Today’s example, I made my first omelet for my husband. Well, make that, my first omelet ever. He was craving one, so I offered to attempt to make one. Granted, I had no clue what I was doing. I should have looked up a recipe, but I thought, how hard can it be, I’ll just learn as I go. That’s exactly what life is all about, right? Learning as you go, or learning through mistakes?
My first attempt?
Totally a mistake. Kicking myself that I didn’t read the directions. I failed to realize I should have stirred the yolk and white stuff in a bowl BEFORE putting it in the frying pan. All I ended up with was scrambled eggs, which our poodle Rhett enjoyed.
Second attempt?
It turned out perfect… but with a little help from my husband. I was doing ok until I reached the point of realizing, how do I FLIP the omelet? It was starting to overcook, so I scrambled to grab some tongs and a fork. The fork to lift, the tongs to grab. As Stephen saw I was having a balancing act, he asked “Why don’t I hold the tongs while you hold the fork?” And so he did, and together we flipped our omelet.
I couldn’t help but think it’s moments like that I realize why we are such a perfect match. I used to be the kind of girl who was independent and could take on the world by myself. I didn’t need a man. I was quite proud of being single and fabulous. But in moments like our omelet adventure, I realized I love having Stephen by my side to be a partner in life. To be a strength in my weakness. To take on the world together.

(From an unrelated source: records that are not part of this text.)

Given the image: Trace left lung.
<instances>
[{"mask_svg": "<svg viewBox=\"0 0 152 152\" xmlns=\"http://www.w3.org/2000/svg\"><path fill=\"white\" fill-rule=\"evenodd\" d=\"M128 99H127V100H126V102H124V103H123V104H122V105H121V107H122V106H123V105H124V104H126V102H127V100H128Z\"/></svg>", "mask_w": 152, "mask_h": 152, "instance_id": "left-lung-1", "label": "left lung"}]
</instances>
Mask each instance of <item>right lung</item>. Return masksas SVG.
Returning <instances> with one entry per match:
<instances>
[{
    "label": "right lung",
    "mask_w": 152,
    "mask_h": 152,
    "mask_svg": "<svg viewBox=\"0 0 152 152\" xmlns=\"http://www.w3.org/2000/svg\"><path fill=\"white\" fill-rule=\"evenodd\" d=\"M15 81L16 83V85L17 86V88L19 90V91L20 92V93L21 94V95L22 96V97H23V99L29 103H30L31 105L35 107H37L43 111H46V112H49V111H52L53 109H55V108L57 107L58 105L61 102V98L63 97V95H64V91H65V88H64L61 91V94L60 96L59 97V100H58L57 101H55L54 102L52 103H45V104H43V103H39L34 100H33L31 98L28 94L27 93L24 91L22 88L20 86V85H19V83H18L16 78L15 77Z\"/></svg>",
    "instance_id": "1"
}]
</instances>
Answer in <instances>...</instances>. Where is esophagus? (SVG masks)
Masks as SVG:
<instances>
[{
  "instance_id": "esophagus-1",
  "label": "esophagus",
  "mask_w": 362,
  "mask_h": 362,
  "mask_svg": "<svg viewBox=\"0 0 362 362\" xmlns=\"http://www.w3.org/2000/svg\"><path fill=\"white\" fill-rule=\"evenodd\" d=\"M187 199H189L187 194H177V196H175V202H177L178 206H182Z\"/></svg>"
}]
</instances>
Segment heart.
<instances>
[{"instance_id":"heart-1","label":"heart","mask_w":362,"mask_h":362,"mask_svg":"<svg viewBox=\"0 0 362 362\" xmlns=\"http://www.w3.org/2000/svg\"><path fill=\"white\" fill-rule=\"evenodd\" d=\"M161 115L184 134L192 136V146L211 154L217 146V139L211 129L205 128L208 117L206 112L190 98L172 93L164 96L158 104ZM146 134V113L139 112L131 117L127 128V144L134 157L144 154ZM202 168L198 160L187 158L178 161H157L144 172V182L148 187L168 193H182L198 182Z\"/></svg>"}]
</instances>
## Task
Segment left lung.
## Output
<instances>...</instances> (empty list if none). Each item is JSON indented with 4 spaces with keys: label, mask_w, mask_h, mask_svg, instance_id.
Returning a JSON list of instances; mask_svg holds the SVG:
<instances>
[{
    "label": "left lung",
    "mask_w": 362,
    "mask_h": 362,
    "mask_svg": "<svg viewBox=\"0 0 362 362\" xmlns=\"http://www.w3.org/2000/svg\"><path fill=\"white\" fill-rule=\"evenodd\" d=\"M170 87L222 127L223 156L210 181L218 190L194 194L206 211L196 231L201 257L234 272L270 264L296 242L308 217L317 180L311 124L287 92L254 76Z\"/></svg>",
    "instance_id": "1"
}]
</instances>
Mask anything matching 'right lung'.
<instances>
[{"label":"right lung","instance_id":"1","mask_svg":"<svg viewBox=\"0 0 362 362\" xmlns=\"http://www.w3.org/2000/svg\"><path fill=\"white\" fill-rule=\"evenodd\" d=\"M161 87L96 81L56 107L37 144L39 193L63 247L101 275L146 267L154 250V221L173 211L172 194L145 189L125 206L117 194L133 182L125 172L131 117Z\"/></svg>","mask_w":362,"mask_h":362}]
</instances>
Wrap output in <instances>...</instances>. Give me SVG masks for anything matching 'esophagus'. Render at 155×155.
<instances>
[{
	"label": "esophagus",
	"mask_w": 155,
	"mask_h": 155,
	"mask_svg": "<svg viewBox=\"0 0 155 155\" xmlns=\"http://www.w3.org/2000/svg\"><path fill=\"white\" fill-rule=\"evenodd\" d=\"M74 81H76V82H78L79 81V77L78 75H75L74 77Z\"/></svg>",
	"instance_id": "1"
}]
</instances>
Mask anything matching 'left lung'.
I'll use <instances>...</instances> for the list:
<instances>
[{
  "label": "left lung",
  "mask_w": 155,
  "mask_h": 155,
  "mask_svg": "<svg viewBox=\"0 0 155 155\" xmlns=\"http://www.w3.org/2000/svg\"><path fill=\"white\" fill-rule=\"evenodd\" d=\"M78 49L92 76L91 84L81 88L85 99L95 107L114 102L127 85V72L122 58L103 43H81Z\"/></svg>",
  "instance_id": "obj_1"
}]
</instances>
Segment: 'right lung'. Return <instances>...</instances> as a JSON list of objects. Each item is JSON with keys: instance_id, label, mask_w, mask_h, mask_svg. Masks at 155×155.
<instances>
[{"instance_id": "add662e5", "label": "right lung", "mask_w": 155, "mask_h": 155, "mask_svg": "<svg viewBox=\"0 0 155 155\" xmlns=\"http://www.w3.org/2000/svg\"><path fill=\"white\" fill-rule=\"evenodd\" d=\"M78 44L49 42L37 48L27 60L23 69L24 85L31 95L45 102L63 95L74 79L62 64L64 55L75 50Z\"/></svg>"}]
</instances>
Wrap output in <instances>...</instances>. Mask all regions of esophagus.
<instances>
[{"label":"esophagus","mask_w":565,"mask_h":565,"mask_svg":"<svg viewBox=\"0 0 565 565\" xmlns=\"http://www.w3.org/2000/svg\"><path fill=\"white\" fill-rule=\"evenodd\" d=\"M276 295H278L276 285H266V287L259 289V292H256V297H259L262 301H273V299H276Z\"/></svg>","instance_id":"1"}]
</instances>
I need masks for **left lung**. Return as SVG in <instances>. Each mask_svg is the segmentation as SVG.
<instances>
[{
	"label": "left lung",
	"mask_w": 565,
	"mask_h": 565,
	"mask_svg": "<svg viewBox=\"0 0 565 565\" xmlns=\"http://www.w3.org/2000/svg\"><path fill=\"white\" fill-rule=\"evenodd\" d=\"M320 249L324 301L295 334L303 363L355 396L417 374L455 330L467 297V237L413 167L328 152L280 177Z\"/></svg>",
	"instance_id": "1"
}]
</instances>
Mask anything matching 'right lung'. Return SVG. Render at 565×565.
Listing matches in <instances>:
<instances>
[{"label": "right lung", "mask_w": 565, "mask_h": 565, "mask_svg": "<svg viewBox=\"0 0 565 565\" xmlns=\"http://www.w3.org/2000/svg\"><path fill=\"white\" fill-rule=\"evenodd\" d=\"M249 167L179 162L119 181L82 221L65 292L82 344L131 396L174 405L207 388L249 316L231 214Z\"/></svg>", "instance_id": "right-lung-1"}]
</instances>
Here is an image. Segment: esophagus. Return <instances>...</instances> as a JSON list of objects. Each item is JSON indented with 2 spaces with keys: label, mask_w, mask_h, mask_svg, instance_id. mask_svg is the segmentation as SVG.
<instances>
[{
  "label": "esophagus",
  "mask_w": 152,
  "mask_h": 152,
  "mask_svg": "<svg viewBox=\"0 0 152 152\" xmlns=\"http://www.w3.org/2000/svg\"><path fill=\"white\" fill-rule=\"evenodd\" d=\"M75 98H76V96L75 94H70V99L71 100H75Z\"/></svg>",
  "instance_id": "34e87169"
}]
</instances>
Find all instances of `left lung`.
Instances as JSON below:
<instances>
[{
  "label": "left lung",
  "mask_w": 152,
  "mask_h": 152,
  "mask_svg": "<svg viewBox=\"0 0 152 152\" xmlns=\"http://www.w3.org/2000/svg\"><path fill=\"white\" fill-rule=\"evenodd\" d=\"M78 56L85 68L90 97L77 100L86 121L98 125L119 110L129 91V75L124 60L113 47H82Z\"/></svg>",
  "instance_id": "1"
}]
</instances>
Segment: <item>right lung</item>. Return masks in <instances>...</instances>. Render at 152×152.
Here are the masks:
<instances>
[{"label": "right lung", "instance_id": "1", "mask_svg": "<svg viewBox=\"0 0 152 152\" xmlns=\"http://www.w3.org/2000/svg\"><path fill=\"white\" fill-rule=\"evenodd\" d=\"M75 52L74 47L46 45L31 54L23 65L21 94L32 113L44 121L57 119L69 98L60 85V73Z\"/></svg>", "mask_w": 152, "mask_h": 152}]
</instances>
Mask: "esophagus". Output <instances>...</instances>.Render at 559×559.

I continue to learn so much about God’s love for us through this new chapter in my life as a wife. Isn’t it just like us humans to want to do everything ourselves, being stubborn, not asking for His help. Because of it, we end up burning our omelets of life. He’s always right there saying “Let me help, you hold the fork, I’ll hold the tongs” if we just let Him help lead us down this road of life. I still have my own my stubborn moments… a lot… but I’m so thankful to have my husband remind me through his actions, it’s ok to let go and let someone help.